Data structure and algorithm

Both implementations use the classic O(1) LRU design:

  • map[K]*node for constant-time key lookup
  • an intrusive doubly linked list for recency order
  • the list head stores the most recently used entry
  • the list tail stores the least recently used entry and is evicted first

That gives these complexity guarantees:

Operation Strict Sharded
Get O(1) O(1)
Peek O(1) O(1)
Put O(1) O(1)
Delete O(1) O(1)
Len O(1) O(shards)
Clear O(1) O(shards)

Strict vs Sharded

Strict is better when you want exact eviction order across the whole cache.

  • one lock protects the whole structure
  • every Get updates recency globally
  • eviction is the true global least recently used entry
  • lower implementation complexity and easier reasoning

Sharded is better when you expect heavy concurrent access.

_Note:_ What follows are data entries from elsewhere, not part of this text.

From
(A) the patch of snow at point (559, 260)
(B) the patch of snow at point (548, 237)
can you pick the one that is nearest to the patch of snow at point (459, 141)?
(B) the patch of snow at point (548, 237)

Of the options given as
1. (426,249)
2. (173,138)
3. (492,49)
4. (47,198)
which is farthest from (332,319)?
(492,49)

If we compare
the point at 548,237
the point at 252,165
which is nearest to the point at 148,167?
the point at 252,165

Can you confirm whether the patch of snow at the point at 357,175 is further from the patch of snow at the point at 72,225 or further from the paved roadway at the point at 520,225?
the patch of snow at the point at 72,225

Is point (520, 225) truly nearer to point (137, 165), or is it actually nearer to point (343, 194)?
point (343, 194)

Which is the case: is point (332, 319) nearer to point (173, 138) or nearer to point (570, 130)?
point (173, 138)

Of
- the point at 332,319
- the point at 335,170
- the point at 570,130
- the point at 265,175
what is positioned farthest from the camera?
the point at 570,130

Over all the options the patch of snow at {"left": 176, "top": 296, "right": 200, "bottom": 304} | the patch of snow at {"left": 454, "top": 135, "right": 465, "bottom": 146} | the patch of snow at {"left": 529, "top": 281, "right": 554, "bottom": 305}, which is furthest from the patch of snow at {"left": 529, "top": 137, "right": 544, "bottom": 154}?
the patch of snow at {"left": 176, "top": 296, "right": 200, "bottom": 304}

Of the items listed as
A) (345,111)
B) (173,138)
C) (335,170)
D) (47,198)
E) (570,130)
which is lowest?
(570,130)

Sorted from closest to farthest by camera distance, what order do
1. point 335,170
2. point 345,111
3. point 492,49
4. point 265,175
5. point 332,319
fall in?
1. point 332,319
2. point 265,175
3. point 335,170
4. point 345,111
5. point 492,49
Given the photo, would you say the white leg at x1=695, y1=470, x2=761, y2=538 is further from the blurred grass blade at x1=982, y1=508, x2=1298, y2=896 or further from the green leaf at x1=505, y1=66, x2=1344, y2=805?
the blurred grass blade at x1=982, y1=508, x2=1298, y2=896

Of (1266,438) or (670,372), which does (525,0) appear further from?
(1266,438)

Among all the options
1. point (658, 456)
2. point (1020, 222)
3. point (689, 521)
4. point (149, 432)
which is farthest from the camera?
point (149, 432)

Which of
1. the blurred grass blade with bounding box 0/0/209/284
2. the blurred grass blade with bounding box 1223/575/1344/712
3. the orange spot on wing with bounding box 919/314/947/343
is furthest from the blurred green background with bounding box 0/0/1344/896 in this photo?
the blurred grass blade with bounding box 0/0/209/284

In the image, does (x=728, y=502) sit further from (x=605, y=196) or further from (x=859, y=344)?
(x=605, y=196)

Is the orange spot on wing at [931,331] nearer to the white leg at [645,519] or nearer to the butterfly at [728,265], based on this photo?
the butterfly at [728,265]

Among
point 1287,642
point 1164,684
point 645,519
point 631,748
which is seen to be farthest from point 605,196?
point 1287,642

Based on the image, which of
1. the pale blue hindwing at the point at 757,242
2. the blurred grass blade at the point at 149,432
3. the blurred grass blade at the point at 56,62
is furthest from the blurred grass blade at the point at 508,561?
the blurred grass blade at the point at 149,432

  • the cache is split into multiple shards
  • each shard has its own map + doubly linked list + mutex
  • recency and eviction are strict inside a shard, not across the whole cache
  • lower lock contention under multi-goroutine load

Built-in hashing support

Sharded hashes any comparable key type by default using hash/maphash.Comparable with a per-cache random seed, which also makes shard distribution resistant to hash flooding. WithHasher(...) remains available to control how keys distribute across shards or to shave a few nanoseconds with a key-specific hash.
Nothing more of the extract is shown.